-- SHORT EXERCISE --
Can you edit the items below so that every "wooden fascia board" reads "wooden trim board", with everything else left as it is and the pictures left out?

■ ■ ■ ■

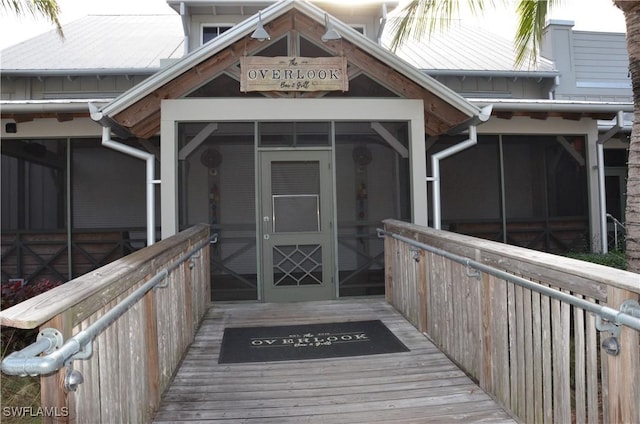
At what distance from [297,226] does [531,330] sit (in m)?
3.74

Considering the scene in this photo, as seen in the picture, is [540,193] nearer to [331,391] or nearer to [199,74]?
[199,74]

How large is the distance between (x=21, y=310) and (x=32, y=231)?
6968mm

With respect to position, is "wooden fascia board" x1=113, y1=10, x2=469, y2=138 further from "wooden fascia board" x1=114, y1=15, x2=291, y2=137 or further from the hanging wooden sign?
the hanging wooden sign

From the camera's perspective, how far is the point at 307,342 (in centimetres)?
445

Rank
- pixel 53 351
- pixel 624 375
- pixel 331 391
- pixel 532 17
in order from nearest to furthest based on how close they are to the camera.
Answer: pixel 53 351
pixel 624 375
pixel 331 391
pixel 532 17

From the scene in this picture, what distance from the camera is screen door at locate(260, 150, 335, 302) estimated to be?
600 cm

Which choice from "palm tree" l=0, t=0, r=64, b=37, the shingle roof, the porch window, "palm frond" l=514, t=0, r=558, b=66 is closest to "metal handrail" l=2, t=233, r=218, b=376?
"palm tree" l=0, t=0, r=64, b=37

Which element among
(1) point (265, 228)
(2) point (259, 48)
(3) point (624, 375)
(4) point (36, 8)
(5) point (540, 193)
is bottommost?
(3) point (624, 375)

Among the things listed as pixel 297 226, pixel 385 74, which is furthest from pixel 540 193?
pixel 297 226

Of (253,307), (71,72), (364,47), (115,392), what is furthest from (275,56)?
(71,72)

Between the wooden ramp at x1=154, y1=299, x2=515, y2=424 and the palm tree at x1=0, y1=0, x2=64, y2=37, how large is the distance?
4.69 metres

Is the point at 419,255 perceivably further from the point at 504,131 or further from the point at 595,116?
the point at 595,116

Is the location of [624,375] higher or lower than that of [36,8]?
lower

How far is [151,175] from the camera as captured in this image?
6.03m
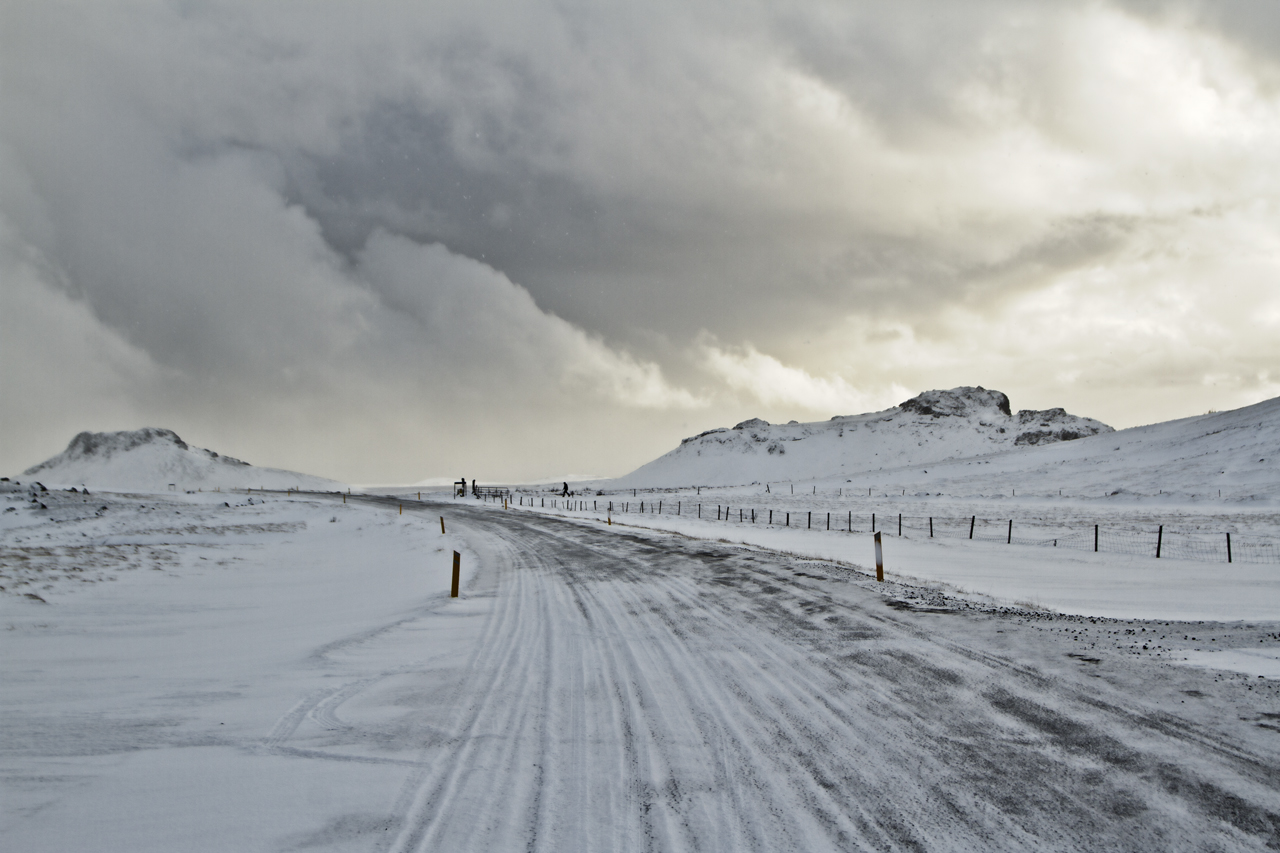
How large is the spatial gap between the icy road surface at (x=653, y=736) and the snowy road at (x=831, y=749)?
0.08ft

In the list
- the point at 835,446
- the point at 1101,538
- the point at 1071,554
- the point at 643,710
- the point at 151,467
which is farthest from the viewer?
the point at 835,446

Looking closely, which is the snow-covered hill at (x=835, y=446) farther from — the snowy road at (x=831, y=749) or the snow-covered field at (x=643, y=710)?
the snowy road at (x=831, y=749)

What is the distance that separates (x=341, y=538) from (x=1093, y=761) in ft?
110

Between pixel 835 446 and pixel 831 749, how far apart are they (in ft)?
582

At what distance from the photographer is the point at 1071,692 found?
5.86 meters

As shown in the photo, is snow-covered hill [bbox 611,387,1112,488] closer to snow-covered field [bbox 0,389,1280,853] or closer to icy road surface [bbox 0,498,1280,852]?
snow-covered field [bbox 0,389,1280,853]

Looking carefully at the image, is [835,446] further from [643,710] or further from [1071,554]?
[643,710]

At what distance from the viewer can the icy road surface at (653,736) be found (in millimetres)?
3732

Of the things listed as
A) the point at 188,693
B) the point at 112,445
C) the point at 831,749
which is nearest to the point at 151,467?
the point at 112,445

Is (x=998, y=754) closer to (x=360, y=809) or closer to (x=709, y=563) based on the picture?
(x=360, y=809)

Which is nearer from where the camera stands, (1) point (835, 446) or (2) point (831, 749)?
(2) point (831, 749)

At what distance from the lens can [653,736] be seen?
517 cm

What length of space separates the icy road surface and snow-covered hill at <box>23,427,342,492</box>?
162573 millimetres

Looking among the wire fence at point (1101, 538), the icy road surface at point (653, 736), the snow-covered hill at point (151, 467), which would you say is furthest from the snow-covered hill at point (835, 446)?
the icy road surface at point (653, 736)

■ ■ ■ ■

-- RESPONSE --
At what distance from [297,226] does [531,330] sit (in m)?
3.74

Considering the scene in this photo, as seen in the picture, is [540,193] nearer to [331,391] or nearer to [199,74]?
[199,74]

How large is the distance between (x=21, y=310) and (x=32, y=231)?
6968mm

With respect to position, is "wooden trim board" x1=113, y1=10, x2=469, y2=138 further from "wooden trim board" x1=114, y1=15, x2=291, y2=137 or further from the hanging wooden sign?
the hanging wooden sign

From the camera's perspective, how far is the point at 307,342 (in centimetres)?
445

Rank
- pixel 53 351
- pixel 624 375
- pixel 331 391
- pixel 532 17
in order from nearest to furthest based on how close they are to the camera.
Answer: pixel 53 351
pixel 624 375
pixel 331 391
pixel 532 17

From the scene in this picture, what distance from the camera is screen door at locate(260, 150, 335, 302) estimated to be?
600 cm

Which choice from "palm tree" l=0, t=0, r=64, b=37, the shingle roof, the porch window, "palm frond" l=514, t=0, r=558, b=66 is closest to "metal handrail" l=2, t=233, r=218, b=376?
"palm tree" l=0, t=0, r=64, b=37

Which element among
(1) point (265, 228)
(2) point (259, 48)
(3) point (624, 375)
(4) point (36, 8)
(5) point (540, 193)
is bottommost?
(3) point (624, 375)

Among the things listed as pixel 297 226, pixel 385 74, which is furthest from pixel 540 193?
pixel 297 226

Of (253,307), (71,72), (364,47), (115,392), what is furthest from (275,56)?
(71,72)

Between the wooden ramp at x1=154, y1=299, x2=515, y2=424 and the palm tree at x1=0, y1=0, x2=64, y2=37, how large is the distance?
4.69 metres

Is the point at 419,255 perceivably further from the point at 504,131 or further from the point at 595,116?
the point at 595,116

Is the location of [624,375] higher or lower than that of [36,8]?
lower

How far is [151,175] from the camera as captured in this image?
6.03m
How large is the spatial gap between the icy road surface at (x=653, y=736) and the snowy road at (x=831, y=749)?
0.08ft

In the list
- the point at 835,446
- the point at 1101,538
- the point at 1071,554
- the point at 643,710
- the point at 151,467
which is farthest from the viewer?
the point at 835,446

Looking closely, which is the snow-covered hill at (x=835, y=446) farther from — the snowy road at (x=831, y=749) or the snow-covered field at (x=643, y=710)?
the snowy road at (x=831, y=749)

What is the distance that separates (x=341, y=538) from (x=1093, y=761) in ft?
110

Between pixel 835 446 and pixel 831 749, how far apart are they (in ft)?
582

At what distance from the photographer is the point at 1071,692 found?
5.86 meters

As shown in the photo, is snow-covered hill [bbox 611,387,1112,488] closer to snow-covered field [bbox 0,389,1280,853] or closer to icy road surface [bbox 0,498,1280,852]?
snow-covered field [bbox 0,389,1280,853]

Looking carefully at the image, is [835,446] further from [643,710] or further from [1071,554]?
[643,710]

At what distance from the viewer can the icy road surface at (653,736) be found (in millimetres)?
3732

Of the things listed as
A) the point at 188,693
B) the point at 112,445
C) the point at 831,749
which is nearest to the point at 151,467?
the point at 112,445

Is (x=998, y=754) closer to (x=360, y=809) or closer to (x=709, y=563) based on the picture?
(x=360, y=809)

Which is nearer from where the camera stands, (1) point (835, 446) or (2) point (831, 749)?
(2) point (831, 749)

At what distance from the lens can [653,736] be seen?
517 cm

What length of space separates the icy road surface and snow-covered hill at <box>23,427,342,492</box>?
162573 millimetres

Looking among the wire fence at point (1101, 538), the icy road surface at point (653, 736), the snow-covered hill at point (151, 467), which would you say is furthest from the snow-covered hill at point (835, 446)?
the icy road surface at point (653, 736)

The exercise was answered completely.